> [TASK LIST]
• 1. In the KEMET earnings release, on what date does the quiet period begin?
• 2. List every dielectric type that the KEMET earnings release names for the company's capacitor technologies.
• 3. Pick up the KEMET earnings release after its last sentence and write what could follow.

Non-U.S. GAAP Adjusted net income improved to $0.4 million or $0.01 per diluted share for the quarter ended March 31, 2014, compared to a non-U.S. GAAP Adjusted net loss of $8.3 million or $0.18 loss per basic and diluted share for the period ended March 31, 2013. For the fiscal year ended March 31, 2014, the non-U.S. GAAP net loss from continuing operations was $18.8 million, or $0.42 loss per basic and diluted share compared to a net loss from continuing operations of $23.2 million, or $0.51 loss per basic and diluted share for the fiscal year ended March 31, 2013.
The net loss for the quarters ended March 31, 2014 and 2013 include various items affecting comparability as denoted in the U.S. GAAP to Non-U.S. GAAP reconciliation table included hereafter.
About KEMET
The Company's common stock is listed on the NYSE under the ticker symbol "KEM" (NYSE: KEM). At the Investor Relations section of our web site at http://www.kemet.com/IR, users may subscribe to KEMET news releases and find additional information about our Company. KEMET applies world class service and quality to deliver industry leading, high performance capacitance solutions to its customers around the world and offers the world's most complete line of surface mount and through hole capacitor technologies across tantalum, ceramic, film, aluminum, electrolytic, and paper dielectrics. Additional information about KEMET can be found at http://www.kemet.com.
QUIET PERIOD
Beginning July 1, 2014, we will observe a quiet period during which the information provided in this news release and annual report on Form 10-K will no longer constitute our current expectations. During the quiet period, this information should be considered to be historical, applying prior to the quiet period only and not subject to update by management. The quiet period will extend until the day when our next quarterly earnings release is published.
CAUTIONARY STATEMENT ON FORWARD-LOOKING STATEMENTS
Certain statements included herein contain forward-looking statements within the meaning of federal securities laws about the Company's financial condition and results of operations that are based on management's current expectations, estimates and projections about the markets, in which the Company operates, as well as management's beliefs and assumptions. Words such as "expects," "anticipates," "believes," "estimates," variations of such words and other similar expressions are intended to identify such forward-looking statements. These statements are not guarantees of future performance and involve certain risks, uncertainties and assumptions, which are difficult to predict. Therefore, actual outcomes and results may differ materially from what is expressed or forecasted in, or implied by, such forward-looking statements. Readers are cautioned not to place undue reliance on these forward-looking statements, which reflect management's judgment only as of the date hereof. The Company undertakes no obligation to update publicly any of these forward-looking statements to reflect new information, future events or otherwise.

> [DATA BELOW]

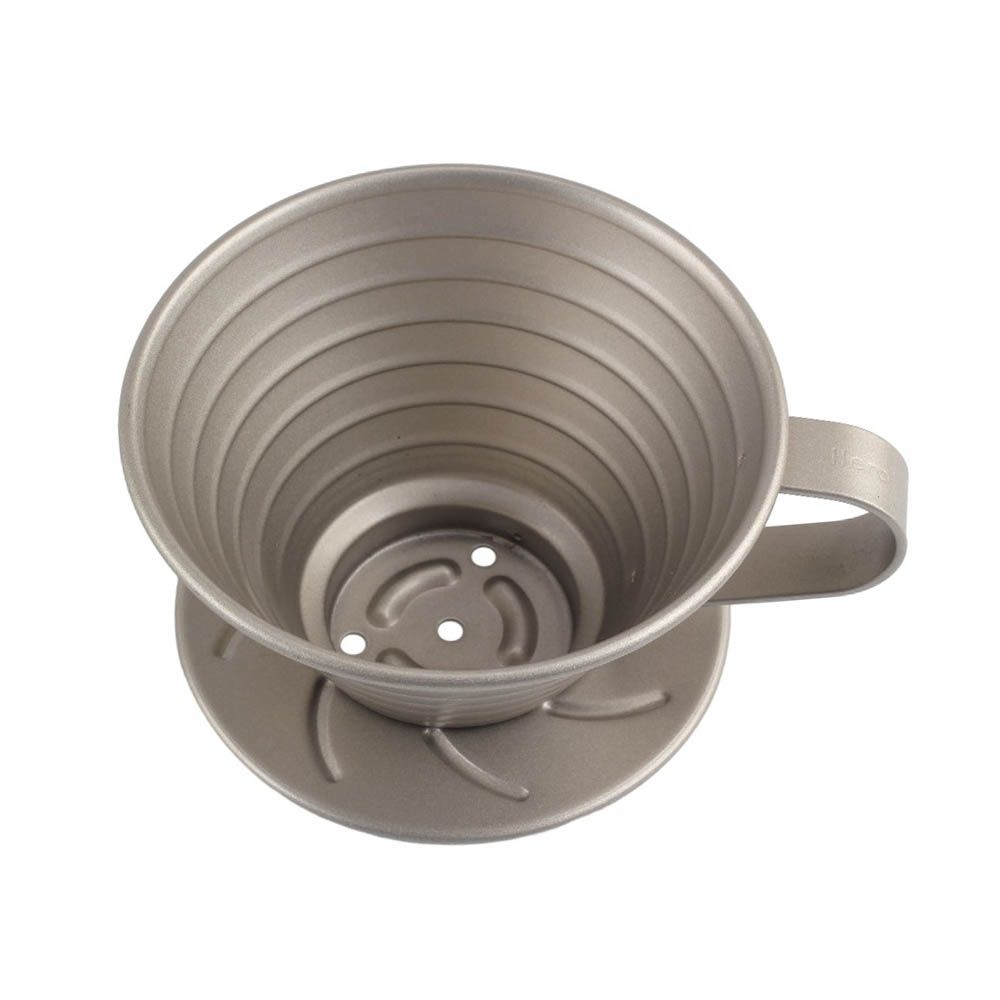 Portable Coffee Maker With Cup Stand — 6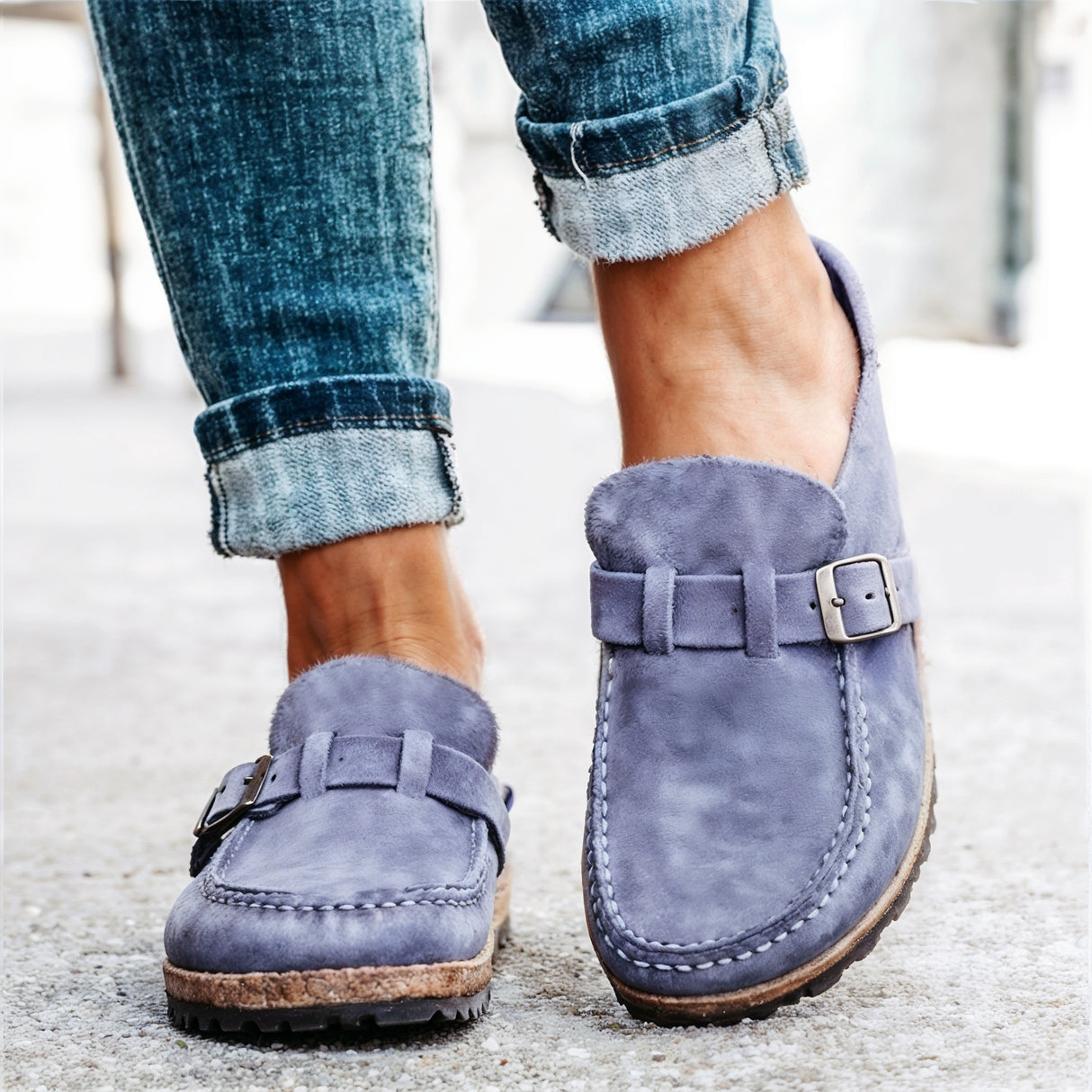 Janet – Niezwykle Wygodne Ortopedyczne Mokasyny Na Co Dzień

> [WRITTEN ANSWERS]
• 1. July 1, 2014

• 2. tantalum, ceramic, film, aluminum, electrolytic, paper

• 3.
Factors that may cause actual outcome and results to differ materially from those expressed in, or implied by, these forward-looking statements include, but are not necessarily limited to the following: (i) adverse economic conditions could impact our ability to realize operating plans if the demand for our products declines, and such conditions could adversely affect our liquidity and ability to continue to operate; (ii) continued net losses could impact our ability to realize current operating plans and could materially adversely affect our liquidity and our ability to continue to operate; (iii) adverse economic conditions could cause the write down of long-lived assets or goodwill; (iv) an increase in the cost or a decrease in the availability of our principal or single-sourced purchased materials; (v) changes in the competitive environment; (vi) uncertainty of the timing of customer product qualifications in heavily regulated industries; (vii) economic, political, or regulatory changes in the countries in which we operate; (viii) difficulties, delays or unexpected costs in completing the restructuring plan; (ix) equity method investments expose us to a variety of risks; (x) acquisitions and other strategic transactions expose us to a variety of risks; (xi) inability to attract, train and retain effective employees and management; (xii) inability to develop innovative products to maintain customer relationships and offset potential price erosion in older products; (xiii) exposure to claims alleging product defects; (xiv) the impact of laws and regulations that apply to our business, including those relating to environmental matters; (xv) the impact of international laws relating to trade, export controls and foreign corrupt practices; (xvi) volatility of financial and credit markets affecting our access to capital; (xvii) the need to reduce the total costs of our products to remain competitive; (xviii) potential limitation on the use of net operating losses to offset possible future taxable income; (xix) restrictions in our debt agreements that limit our flexibility in operating our business; and (xx) additional exercise of the warrant by K Equity which could potentially result in the existence of a significant stockholder who could seek to influence our corporate decisions.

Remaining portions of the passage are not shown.